Krabbé disease is a rare and fatal, inherited degenerative disorder of the central and peripheral nervous systems. It is characterized by the breakdown of the nerve’s protective myelin coating, and destruction of brain cells.  Krabbé disease is one of 34 genetic disorders called the leukodystrophies.  These disorders impair the growth or development of the myelin sheath, the fatty covering that acts as an insulator around nerve fibers, and cause severe degeneration of mental and motor skills.  Myelin, which lends its color to the “white matter” of the brain, is a complex substance made up of at least 10 different enzymes.  Each of the leukodystrophies affects one (and only one) of these substances.  Krabbé disease is caused by a deficiency of galactocerebrosidase (GALC), an essential enzyme for myelin metabolism.
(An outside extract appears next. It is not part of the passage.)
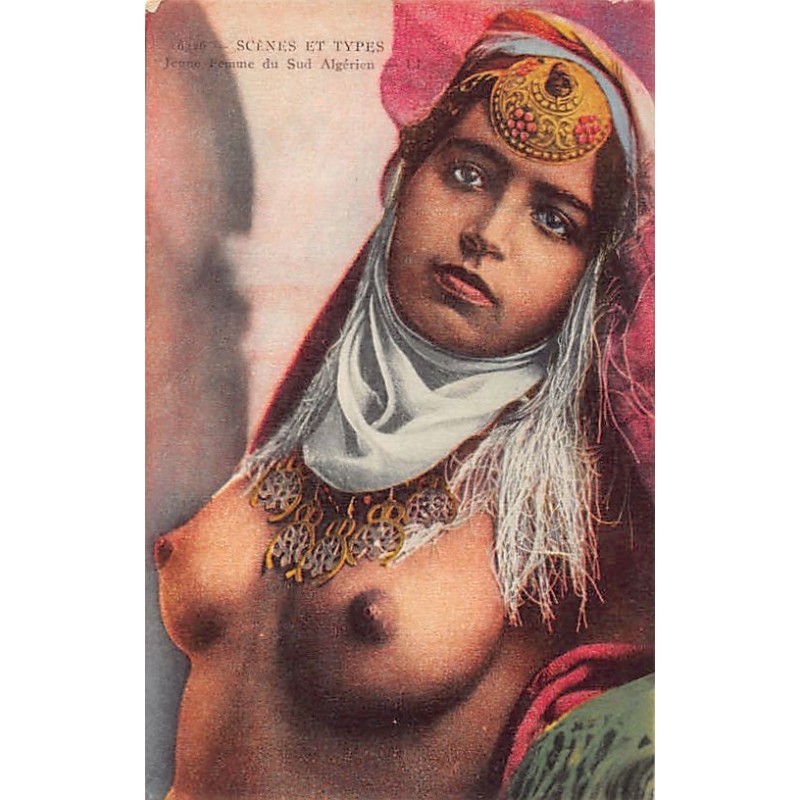 Rare collectable postcards of ETHNIC NUDE. Vintage Postcards of ETHNIC NUDE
Without myelin, nerves in the brain and other parts of the body cannot function properly. This loss of myelin further leads to muscle weakness and paralysis, affecting the infant's ability to move, swallow, and breathe. The disease most often affects infants, with onset before age 6 months, but can occur in adolescence or adulthood.  Initially these babies appear to develop normally and will reach milestones before they regress. Symptoms include irritability, unexplained fever, limb stiffness, seizures, feeding difficulties, vomiting, and slowing of mental and motor development.  Other symptoms include muscle weakness, spasticity, deafness, and blindness. The average age of death in individuals with the infantile form is 13 months; however, some succumb by eight months of age. Others live for two or more years. Even with the best of care, death usually results from infections and respiratory failure caused by progressive paralysis.

Krabbe disease is inherited in an autosomal recessive manner. When two parents carry a disease-causing mutation in the GALC gene there is a one-in-four chance that any child they have will inherit a Krabbe gene from each parent and have the disease. There is a one-in-four chance that the child will inherit the normal gene from each parent and be completely free of the disease and the Krabbe gene. There is a two-in-four chance that the child will inherit one of each kind of gene and be a carrier like the parents and free of disease. If only one parent is a carrier, none of their children can have the disease, but each child has a 50-50 chance of inheriting the Krabbe gene and being a carrier.

This genetic disease is found in all ethnic groups. The carrier rate in the general population is estimated to be 1 in 125. Krabbe Disease occurs in about 1 in 100,000 births in the United States.

What treatment is available?

There is no cure for Krabbe disease. Treatment is symptomatic and supportive. Affected children can only be made as comfortable as possible. However, results of a very small clinical trial of patients with infantile Krabbé disease found that children who received umbilical cord blood stem cells from unrelated donors prior to symptom onset developed with little neurological impairment. It appears that stem cell transplants may slow or even arrest the progression of the disease process. There is no evidence yet that stem cells can reverse damage that has already occurred. Therefore, this method appears to be of some benefit in cases of later onset or in infantile patients who have been diagnosed before or at birth. It does not appear to be beneficial in the case of infantile patients who have already begun displaying the symptoms of Krabbe Disease.